Key Elements of a Phase 1 Clinical PK Study Protocol

Key Elements of a Phase 1 Clinical PK Study ProtocolThe protocol is the most important document in a clinical study.  A clinical protocol outlines the specific objectives, study plan, procedures, and analysis methods for studies.  Protocols also specify the type of patient population included in the clinical study and describe safety procedures for the study.  Each clinical study is different but Phase 1 studies have many elements that are common and can be applied to varying types of clinical pharmacology and PK/PD investigations.


[Note: This post relates to a generic Phase 1/Phase I study design for a single-ascending dose study that could be modified for use in a First-Time-In-Humans (FTIH) study or for a multiple-ascending dose (MAD), drug-drug interaction, renal impairment, hepatic impairment, ADME, thorough QT, food-effect, bioequivalence (BE), or bioavailability (BA) clinical pharmacology Phase I study design.  The Phase 1 study design also could be modified in numerous ways, including changing to open-label, unblinded, cross-over designs and for use in patients with disease (e.g., oncology Phase 1 study designs), healthy elderly, pediatrics, ESLD (end-stage liver disease), Child Pugh Class A, B, and C hepatic impairment subjects, etc.]

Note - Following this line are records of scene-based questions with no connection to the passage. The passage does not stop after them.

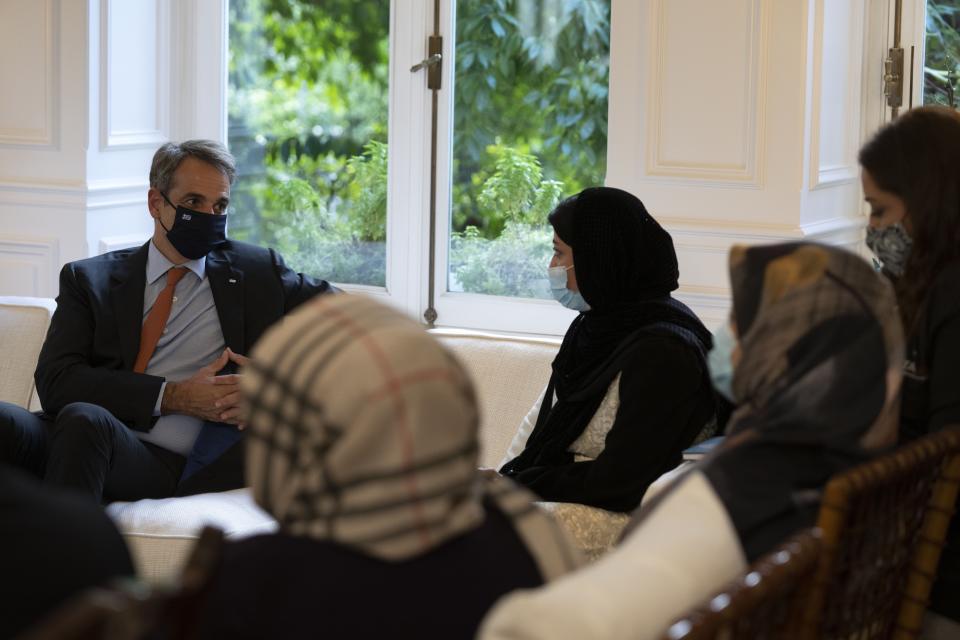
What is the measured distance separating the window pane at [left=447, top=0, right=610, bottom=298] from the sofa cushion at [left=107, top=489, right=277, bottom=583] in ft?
5.41

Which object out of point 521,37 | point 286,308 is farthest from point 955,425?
point 521,37

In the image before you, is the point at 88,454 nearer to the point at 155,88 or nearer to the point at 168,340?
the point at 168,340

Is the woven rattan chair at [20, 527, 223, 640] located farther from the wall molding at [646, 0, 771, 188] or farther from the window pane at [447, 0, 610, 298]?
the window pane at [447, 0, 610, 298]

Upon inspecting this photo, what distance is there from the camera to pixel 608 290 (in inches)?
111

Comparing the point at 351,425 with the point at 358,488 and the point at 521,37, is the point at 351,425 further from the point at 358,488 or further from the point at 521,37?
the point at 521,37

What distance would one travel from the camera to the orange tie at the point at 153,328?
11.0 feet

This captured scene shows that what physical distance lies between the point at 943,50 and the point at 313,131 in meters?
2.14

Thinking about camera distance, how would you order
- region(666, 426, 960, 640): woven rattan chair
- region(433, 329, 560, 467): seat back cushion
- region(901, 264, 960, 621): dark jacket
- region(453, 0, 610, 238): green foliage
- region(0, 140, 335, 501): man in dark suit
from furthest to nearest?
region(453, 0, 610, 238): green foliage < region(433, 329, 560, 467): seat back cushion < region(0, 140, 335, 501): man in dark suit < region(901, 264, 960, 621): dark jacket < region(666, 426, 960, 640): woven rattan chair

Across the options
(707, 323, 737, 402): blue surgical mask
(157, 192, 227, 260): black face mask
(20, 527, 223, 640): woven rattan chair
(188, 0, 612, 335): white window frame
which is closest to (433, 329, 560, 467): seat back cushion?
(157, 192, 227, 260): black face mask

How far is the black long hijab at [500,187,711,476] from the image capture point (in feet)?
Result: 9.18

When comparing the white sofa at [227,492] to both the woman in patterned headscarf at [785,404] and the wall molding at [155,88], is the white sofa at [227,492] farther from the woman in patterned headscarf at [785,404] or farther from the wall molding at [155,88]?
the woman in patterned headscarf at [785,404]

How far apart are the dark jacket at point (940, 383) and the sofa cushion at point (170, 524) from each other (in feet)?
4.68

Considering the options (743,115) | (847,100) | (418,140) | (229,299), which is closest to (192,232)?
(229,299)

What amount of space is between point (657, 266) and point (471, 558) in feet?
5.21
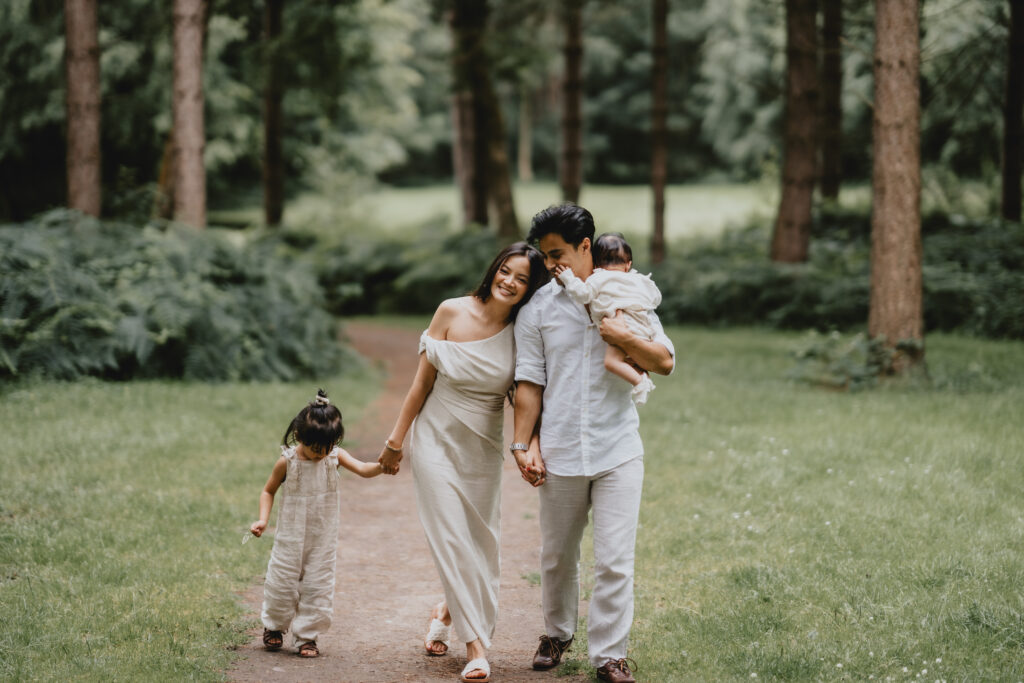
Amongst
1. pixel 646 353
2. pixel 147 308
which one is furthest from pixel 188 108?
pixel 646 353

Part 1: Phase 1 Study Design

Phase 1 Clinical Study Protocol Element #1 - Study DesignSingle Ascending Dose, First-time-in-human (FTIH), IND-enabling Phase 1 Clinical Study Protocol and Study Design

This is a Phase 1, single-ascending dose (SAD), placebo-controlled, double-blind, clinical study to evaluate the pharmacokinetics, safety, and tolerability of drug X in healthy volunteers.

Subjects will be enrolled into escalating dose cohorts (N=X) and randomly assigned in a 3:1 ratio to receive either Drug X (n=X) or placebo (n=X) at one of six dose levels (Dose A, B, C, D, E, or F mg of Drug X).  Pharmacokinetic and safety data will be reviewed by a Medical Review Committee (MRC), composed of the Investigator and Medical Monitor, following the completion of each dose level.  The MRC will make recommendations to the sponsor regarding escalation to the next planned dose level, repeating a prior dose, or investigating other dose levels (i.e., intermediate or lower doses) until the maximum tolerated dose (MTD) is identified.  The MTD is defined as the dose level prior to a dose where there were unacceptable safety parameters.  

[Of note, many studies have requirements for specific safety thresholds to enable dose escalation. For example, there cannot be certain numbers of moderate or severe adverse events to allow for dose escalation to proceed.]

Subjects will be screened within 28 days (Day -28 to -1) prior to admission to the Clinical Research Unit (CRU) on Day 0 (the day prior to dosing) for Baseline assessments.  On Day 1, following final pre-dose qualifications and pre-dose collection of blood for PK, subjects will receive a single dose of Drug X at time zero.  Blood for PK analysis will be collected at a, b, c, d, e, f, g, h, i, j, and k hours after dosing.  Subjects will remain in the CRU from admission (Day 0) through the final post-dose blood collection at ‘k’ hours and will be thereafter discharged if safety parameters are acceptable to the Investigator.  Safety parameters will be collected pre-dose and at intervals specified in the schedule of procedures and Time & Events table.  Common safety parameters for a Phase 1 study include ECG, vital signs, clinical laboratory panels, physical exam, urinalysis, adverse events, concomitant medications, etc.  A follow-up visit will be conducted for final safety assessments between 3 to 5 days after discharge from the CRU.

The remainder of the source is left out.